» READING TEXT:

◇ ◇ ◇ ◇

Adults who live a heart-healthy lifestyle, as measured by the American Heart Association’s Life’s Essential 8 (LE8) cardiovascular health scoring, tend to live longer lives free of chronic disease. The preliminary studies will be presented at the American Heart Association’s Epidemiology, Prevention, Lifestyle & Cardiometabolic Health Scientific Sessions 2023, held in Boston, February 28-March 3, 2023.
In June 2022, the American Heart Association updated the metrics for optimal cardiovascular health to include sleep – Life’s Essential 8. The tool measures 4 indicators related to cardiovascular and metabolic health status (blood pressure, cholesterol, blood sugar and body mass index); and 4 behavioral/lifestyle factors (smoking status, physical activity, sleep and diet).
The first study investigated whether levels of cardiovascular health estimated by the Association’s Life’s Essential 8 metrics were associated with life expectancy free of major chronic disease, including cardiovascular disease, Type 2 diabetes, cancer and dementia.
When the researchers compared life expectancy and disease-free years among the groups, they found:
- Adults who scored as having ideal cardiovascular health lived substantially longer than those scored in the poor heart health category. Men and women with ideal cardiovascular health at age 50 had an average 5.2 years and 6.3 years more of total life expectancy, respectively, when compared to the men and women who scored as having poor cardiovascular health.

◇ ◇ ◇ ◇

» SUPPLIED ENTRIES:
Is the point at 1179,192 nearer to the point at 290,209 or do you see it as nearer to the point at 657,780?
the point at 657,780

◇ ◇ ◇ ◇

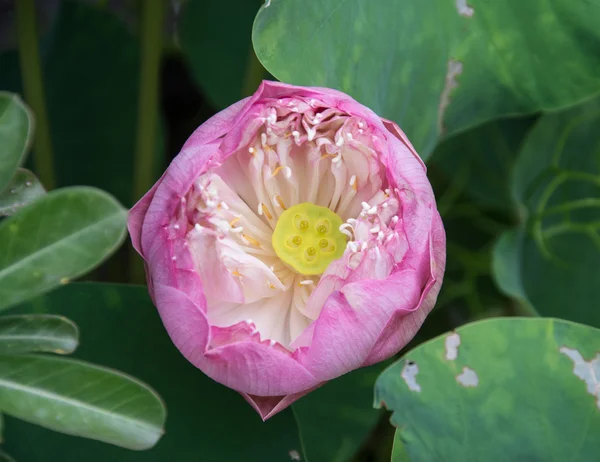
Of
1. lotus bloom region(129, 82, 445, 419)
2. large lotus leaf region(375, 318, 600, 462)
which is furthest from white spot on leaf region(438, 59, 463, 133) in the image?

◇ ◇ ◇ ◇

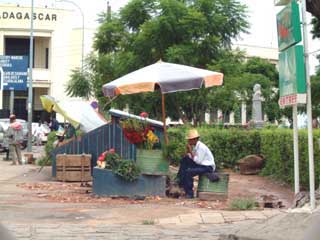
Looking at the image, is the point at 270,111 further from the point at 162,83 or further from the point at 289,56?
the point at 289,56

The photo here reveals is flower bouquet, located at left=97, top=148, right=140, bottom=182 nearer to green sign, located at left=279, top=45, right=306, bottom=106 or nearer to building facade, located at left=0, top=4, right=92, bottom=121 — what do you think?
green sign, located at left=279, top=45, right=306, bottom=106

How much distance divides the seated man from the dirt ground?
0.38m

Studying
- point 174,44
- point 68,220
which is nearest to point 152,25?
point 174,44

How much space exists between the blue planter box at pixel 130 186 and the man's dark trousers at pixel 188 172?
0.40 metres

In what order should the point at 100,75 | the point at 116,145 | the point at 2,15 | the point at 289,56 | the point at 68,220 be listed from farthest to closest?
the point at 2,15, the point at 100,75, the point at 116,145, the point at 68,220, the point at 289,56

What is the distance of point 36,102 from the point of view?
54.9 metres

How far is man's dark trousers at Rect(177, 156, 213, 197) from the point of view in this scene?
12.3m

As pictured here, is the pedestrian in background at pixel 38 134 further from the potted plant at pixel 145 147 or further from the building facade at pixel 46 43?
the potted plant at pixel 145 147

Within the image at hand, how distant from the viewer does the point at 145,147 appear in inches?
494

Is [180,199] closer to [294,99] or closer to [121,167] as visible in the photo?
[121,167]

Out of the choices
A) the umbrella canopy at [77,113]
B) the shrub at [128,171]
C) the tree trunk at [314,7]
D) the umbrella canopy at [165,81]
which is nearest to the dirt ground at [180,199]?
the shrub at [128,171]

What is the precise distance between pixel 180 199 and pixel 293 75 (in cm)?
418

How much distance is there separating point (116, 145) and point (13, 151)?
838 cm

◇ ◇ ◇ ◇

» TASK TO CARRY OUT: Write the next part of the text on Life's Essential 8 and disease-free life expectancy, picking up after its last sentence. None of the items matter here.

» ANSWER TO THIS PROBLEM:
- Adults with ideal cardiovascular health scores lived longer without chronic disease. Disease-free life expectancy accounted for nearly 76% of total life expectancy for men and more than 83% for women who had ideal cardiovascular health – in contrast, disease-free life expectancy was only 64.9% of men and 69.4% of women with poor cardiovascular health.
The second study focused on whether the association of Life’s Essential 8 with total life expectancy differed by sex or race in U.S. adults.
The researchers analyzed health information, including Life’s Essential 8 scores, for more than 23,000 U.S. adults who took part in the National Health and Nutrition Examination Survey (NHANES) from 2005 to 2018.
The analysis found:
- Life expectancy for adults at age 50 was an average of an additional 33.4 years for those with ideal cardiovascular health, or scores of 80 or greater; in comparison, additional life expectancy was 25.3 years for adults with poor cardiovascular health, LE8 scores of less than 50.
- Adults with ideal cardiovascular health gained an estimated 8.1 years (7.5 additional years for men and 8.9 for women) of life expectancy at age 50, compared with those in the poor cardiovascular health category.